原文抜粋:
* * * * * * *
説明

表示装置

【課題】EVF等の小型パネルのサイズが大きくなるのを抑制しつつ、複数のパネルを駆動することができる表示装置を提供する。
【解決手段】2つのパネル20,30を駆動する表示装置1において、メインモニタ30のみにパネル電源回路を内蔵させ、それをサブモニタ20のパネル電源とする。パネル電源回路としては、例えば、負電源VBBを生成する負電源回路36を適用し、負電源回路36の駆動信号として水平クロック信号CKHを用いる。また、メインモニタ30の水平走査回路34のON/OFFを制御するAND回路40を設け、サブモニタ20のみを表示状態とする際、水平走査回路34をOFF状態に制御する。

【発明の詳細な説明】
【技術分野】
【0001】
本発明は、複数の表示パネルを駆動する表示装置に関する。
【背景技術】
【0002】
従来、例えばデジタルビデオカメラやデジタルスチルカメラ等に適用される、LCDモニタ及び液晶ビューファインダ(EVF)の2つの表示パネルを備えた表示装置として、1チップのICにて上記2つの表示パネルを同時駆動するというものが知られている(例えば、特許文献1参照)。
通常、EVFには画面サイズ1インチ未満の極小判の液晶パネルが用いられ、LCDモニタには画面サイズ数インチ程度の液晶パネルが用いられる。従来、EVFとLCDモニタとの回路構成を同じにすることで駆動出力を共通化し、ドライバICにてEVFとLCDモニタとを相互または同時に駆動している。
【特許文献1】特開2006−154225号公報
【発明の開示】
【発明が解決しようとする課題】
【0003】
ところで、低温ポリシリコン(LTPS)プロセスを用いたパネルでは、パネルに回路を内蔵でき、Hスキャナ,Vスキャナ等の駆動回路や、負電源等の電源回路が内蔵されている。
* * * * * * *
記述問題 1:
次の(a)〜(c)が原文抜粋の内容と合うかどうかを、はいかいいえで答えよ。それぞれ判断の決め手となる原文抜粋の語句をそのまま引用すること。
(a) EVFには画面サイズ1インチ未満の液晶パネルが用いられる。
(b) パネル電源回路はサブモニタ20にのみ内蔵される。
(c) 負電源回路36の駆動信号として垂直クロック信号が用いられる。

空間に関する質問データの抜粋
* * * * * * *
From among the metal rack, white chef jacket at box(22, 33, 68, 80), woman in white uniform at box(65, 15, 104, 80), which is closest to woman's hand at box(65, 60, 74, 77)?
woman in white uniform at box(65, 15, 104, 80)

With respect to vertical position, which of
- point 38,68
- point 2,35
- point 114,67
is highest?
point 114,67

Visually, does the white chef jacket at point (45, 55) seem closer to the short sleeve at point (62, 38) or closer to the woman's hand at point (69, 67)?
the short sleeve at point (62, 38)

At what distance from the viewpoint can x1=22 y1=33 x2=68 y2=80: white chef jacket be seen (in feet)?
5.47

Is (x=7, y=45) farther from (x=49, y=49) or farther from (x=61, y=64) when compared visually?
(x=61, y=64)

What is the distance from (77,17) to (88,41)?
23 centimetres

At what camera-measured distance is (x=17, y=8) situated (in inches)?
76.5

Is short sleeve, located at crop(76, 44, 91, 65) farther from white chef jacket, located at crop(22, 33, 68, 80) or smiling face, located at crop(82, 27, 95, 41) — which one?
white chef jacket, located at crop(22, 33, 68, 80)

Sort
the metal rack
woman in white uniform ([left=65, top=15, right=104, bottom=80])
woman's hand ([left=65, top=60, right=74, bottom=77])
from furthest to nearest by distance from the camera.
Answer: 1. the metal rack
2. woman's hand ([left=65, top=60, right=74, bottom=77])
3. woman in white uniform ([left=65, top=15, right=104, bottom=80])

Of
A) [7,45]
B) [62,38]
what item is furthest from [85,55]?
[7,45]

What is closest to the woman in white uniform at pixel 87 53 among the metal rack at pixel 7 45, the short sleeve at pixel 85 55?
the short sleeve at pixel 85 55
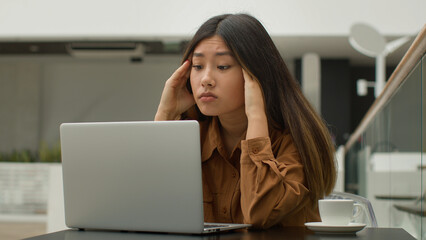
* * * * * * *
記述問題 2: 記録のうち、「Visually, does the」を含む行に始まり「23 centimetres」を含む行までを、「番号」と「内容」の2列のMarkdown表に並べよ。両端の行も含め、空行は除くこと。

出力全文 1:
(a) はい。「EVFには画面サイズ1インチ未満の極小判の液晶パネルが用いられ」
(b) いいえ。「メインモニタ30のみにパネル電源回路を内蔵させ、それをサブモニタ20のパネル電源とする」
(c) いいえ。「負電源回路36の駆動信号として水平クロック信号CKHを用いる」

出力全文 2:
| 番号 | 内容 |
|---|---|
| 1 | Visually, does the white chef jacket at point (45, 55) seem closer to the short sleeve at point (62, 38) or closer to the woman's hand at point (69, 67)? |
| 2 | the short sleeve at point (62, 38) |
| 3 | At what distance from the viewpoint can x1=22 y1=33 x2=68 y2=80: white chef jacket be seen (in feet)? |
| 4 | 5.47 |
| 5 | Is (x=7, y=45) farther from (x=49, y=49) or farther from (x=61, y=64) when compared visually? |
| 6 | (x=61, y=64) |
| 7 | What is the distance from (77,17) to (88,41)? |
| 8 | 23 centimetres |